White Mountain Independent

The Environmental Protection Agency just announced a plan designed to reduce the number of regulations saddling the natural gas industry.

The intention is sound. Natural gas has become a critical component of the U.S. economy, powering our homes and offices and supporting millions of jobs. Easing regulations could help this industry reach new heights. But the plan won't succeed — as it'll keep many of the rules that are unnecessary and duplicative in place.

Natural gas production does pose some unique risks, chiefly from gas leaking out of the drilling and storage equipment. A key component of natural gas is methane, which is more potent than CO2 in terms of its potential contribution to global warming.

The natural gas industry has ample incentive to fix the problem on its own — when a rig leaks gas, it might as well be leaking money, since methane itself is a sellable product. That's why, over the past two decades, natural gas producers have invested more than $90 billion to develop new emissions-reducing technology.

These investments have worked. As natural gas production has expanded, methane emissions have dropped. From 1990 to 2015, domestic natural gas output spiked more than 55 percent, yet methane emissions from natural gas production fell over 16 percent.

Two years ago, federal regulators decided to establish some formal rules for methane emissions. Regulators hoped that the rules would empower public inspectors to ensure that gas rigs are minimizing leaks and protecting the environment.

These rules — known in bureaucratic gobbledygook as the "New Source Performance Standards OOOOa" — established plenty of reasonable controls: certification of vent systems, caps on emissions volumes, safety rules for storage vessels, and so on.

However, these standards also set up some unnecessary mandates without any environmental purpose. One particularly egregious example? Both state and federal regulators can conduct their own, separate environmental reviews of drilling rigs.

Likewise, the standards require new emissions technologies to be approved at each site where they're used. That would be an extraordinarily expensive, time-consuming.

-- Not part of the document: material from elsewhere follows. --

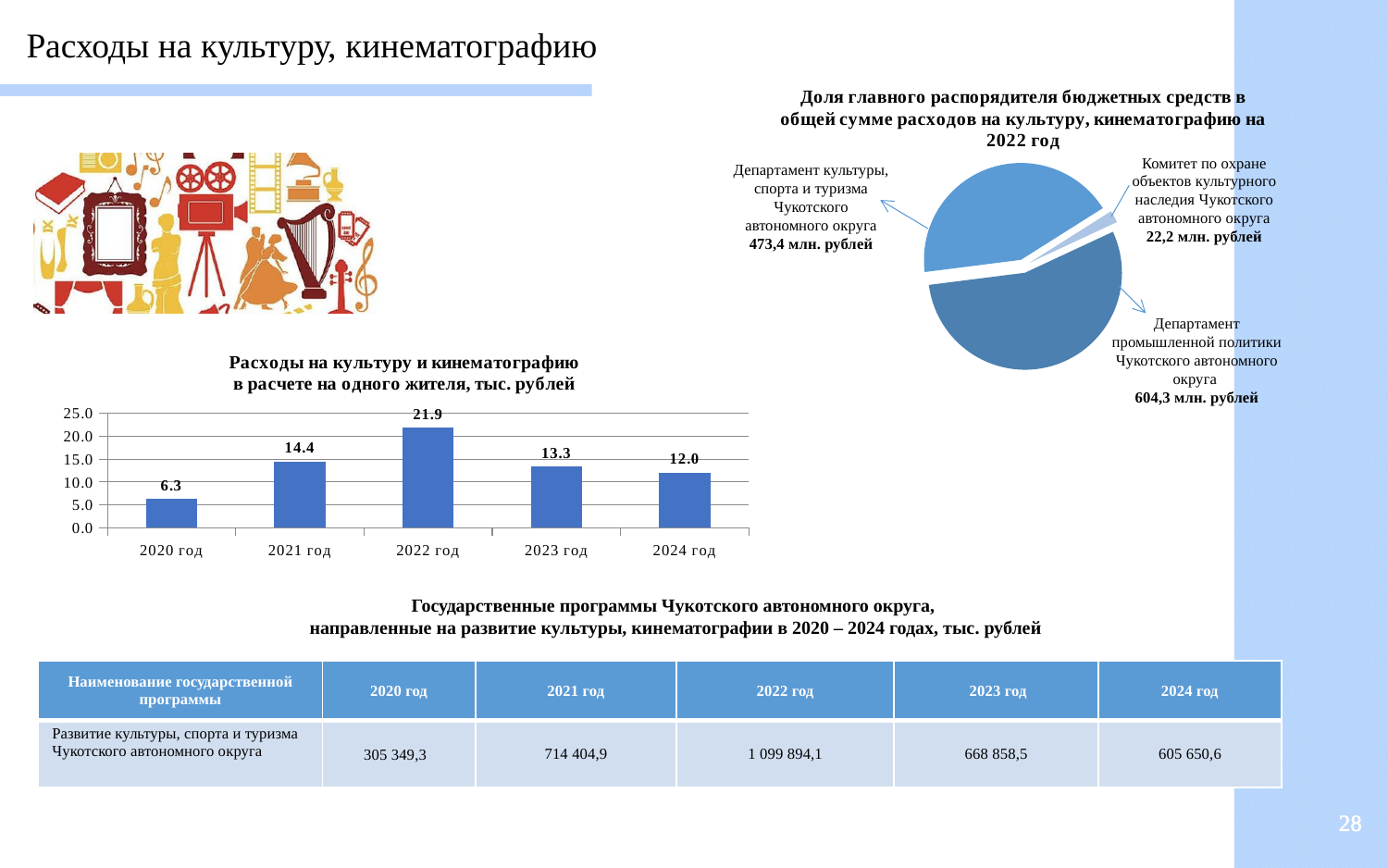
On the bar chart 'Расходы на культуру и кинематографию в расчете на одного жителя', how many years are shown? 5 On the bar chart 'Расходы на культуру и кинематографию в расчете на одного жителя', what is the value for 2020 год? 6.3 On the bar chart 'Расходы на культуру и кинематографию в расчете на одного жителя', what is the difference between the values for 2022 год and 2020 год? 15.6 On the pie chart 'Доля главного распорядителя бюджетных средств', which entity has the smallest slice? Комитет по охране объектов культурного наследия Чукотского автономного округа On the pie chart 'Доля главного распорядителя бюджетных средств', how many slices are there? 3 On the bar chart 'Расходы на культуру и кинематографию в расчете на одного жителя', which is larger: the value for 2021 год or 2023 год? 2021 год What kind of chart is the chart 'Расходы на культуру и кинематографию в расчете на одного жителя'? bar chart On the bar chart 'Расходы на культуру и кинематографию в расчете на одного жителя', what is the value for 2022 год? 21.9 On the bar chart 'Расходы на культуру и кинематографию в расчете на одного жителя', which year has the highest value? 2022 год On the bar chart 'Расходы на культуру и кинематографию в расчете на одного жителя', do the values rise or fall from 2022 год to 2024 год? fall On the pie chart 'Доля главного распорядителя бюджетных средств', what is the value for Департамент промышленной политики Чукотского автономного округа? 604,3 млн. рублей On the bar chart 'Расходы на культуру и кинематографию в расчете на одного жителя', which year has the lowest value? 2020 год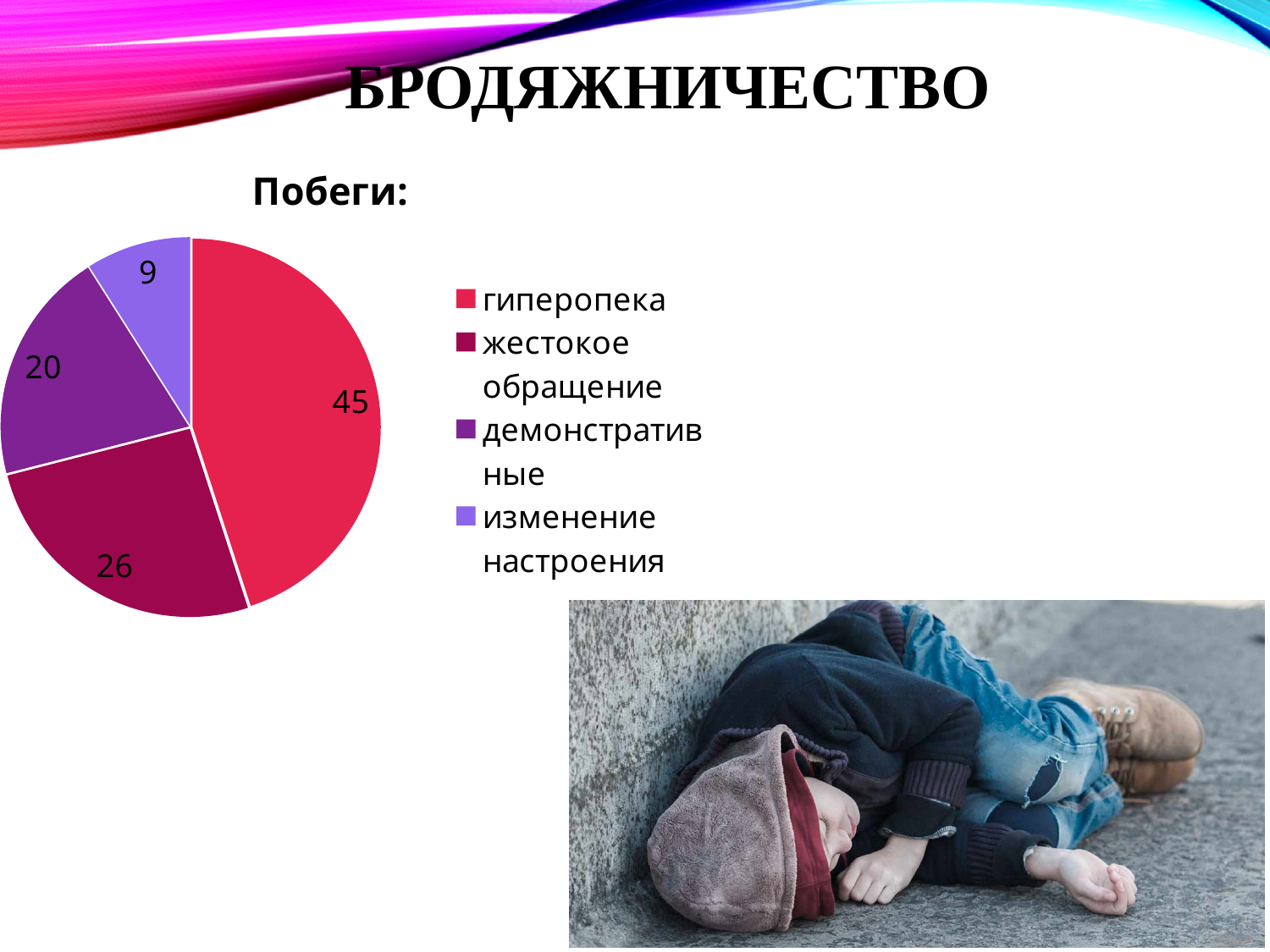
What is the value for жестокое обращение? 26 What share of the pie does гиперопека represent? 45% Which category has the largest slice? гиперопека What is the difference between the values for гиперопека and жестокое обращение? 19 What is the value for демонстративные? 20 What is the value for гиперопека? 45 What is the value for изменение настроения? 9 Which category has the smallest slice? изменение настроения What type of chart is shown on the slide? pie chart How many categories does the pie chart have? 4 What is the title of the chart? Побеги: Which is larger, демонстративные or изменение настроения? демонстративные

The same goes for emissions reduction equipment. One evaluation ought to be enough.

These excess rules sap time and capital that could be put towards building new rigs and further expanding production.

Companies are spending money on compliance that could be going towards new jobs and higher salaries. The oil and natural gas industry accounts for nearly 8 percent of national GDP — hampering its operations hurts the economy as a whole.

In September, the EPA announced they'd be reforming the methane rules, selling their efforts as a serious streamline.

But this package simply ignores the major sources of duplicative regulations. Regulators whiffed on a rare opportunity to provide serious economic relief to an industry that puts Americans to work and keeps their utility bills low.

That failure has environmental costs as well.

Natural gas is a natural, cheaper replacement for coal and emits about half as much carbon. According to the U.S. Energy Information Administration, total annual emissions have fallen 14 percent since 2005 "mainly because more electricity has been generated from natural gas than from other fossil fuels."

There's still time for the EPA to make good on its promises, as this "reform" package has not been finalized. Regulators ought to cut the red tape and allow the natural gas industry to power the American economy to new heights.